“Dan Aku tidaklah menciptakan jin dan manusia melainkan supaya mereka beribadah kepada-Ku.” (Adz-Dzariyat: 56)
Karena demikian pentingnya masalah ini maka dakwah semua rasul adalah dakwah kepada tauhid uluhiyah menyeru manusia untuk beribadah hanya kepada Allah ‘azza wa jalla dan mengingkari sesembahan yang lain. Allah ‘azza wa jalla berfirman:
Dan sesungguhnya Kami telah mengutus Rasul pada tiap-tiap umat (untuk menyerukan): “Sembahlah Allah (saja) dan jauhilah thaghut.” (An-Nahl: 36)
Allah ‘azza wa jalla berfirman:
Asy-Syaikh Sulaiman berkata: “Tauhid uluhiyah adalah kewajiban yang pertama dan terakhir dalam agama ini, batin dan lahirnya. Tauhid uluhiyah[1] adalah awal dakwah para rasul.” (lihat Taisirul ‘Azizil Hamid, hal. 22)
Karena masalah uluhiyah ini adalah permasalahan yang paling penting maka para ulama Ahlus Sunnah banyak membahas permasalahan ini. Bahkan merupakan satu ciri dakwah Ahlus Sunnah adalah dakwah kepada tauhid uluhiyah.

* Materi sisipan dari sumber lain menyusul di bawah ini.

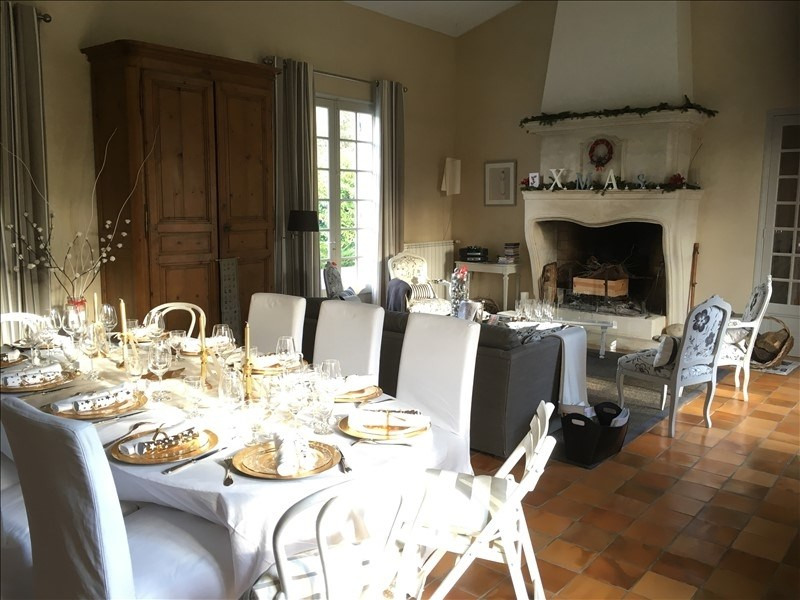 Deluxe sale house / villa St aubin de medoc 644800€ - Picture 8
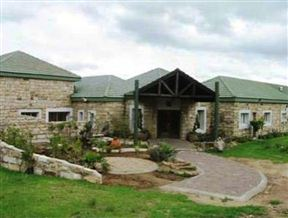 Rhino Lodge Game Farm - SPID:974332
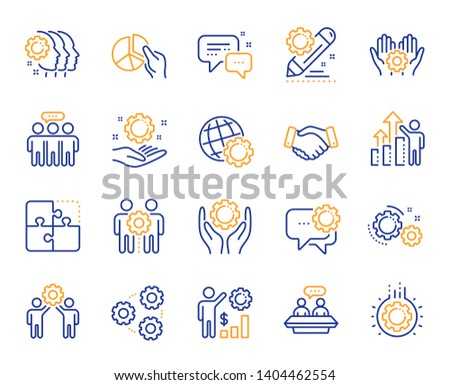 Employees benefits line icons. Business strategy, handshake and people collaboration. Teamwork, social responsibility, people relationship icons. Growth chart, employees benefits. Vector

Di antara sekian ulama Ahlus Sunnah yang banyak membahas permasalahan ini adalah Syaikhul Islam Ibnu Taimiyah rahimahullah. Dalam tulisan ini kami akan sebutkan sebagian kecil pandangan-pandangan Beliau rahimahullahu ta’aala tentang masalah uluhiyah.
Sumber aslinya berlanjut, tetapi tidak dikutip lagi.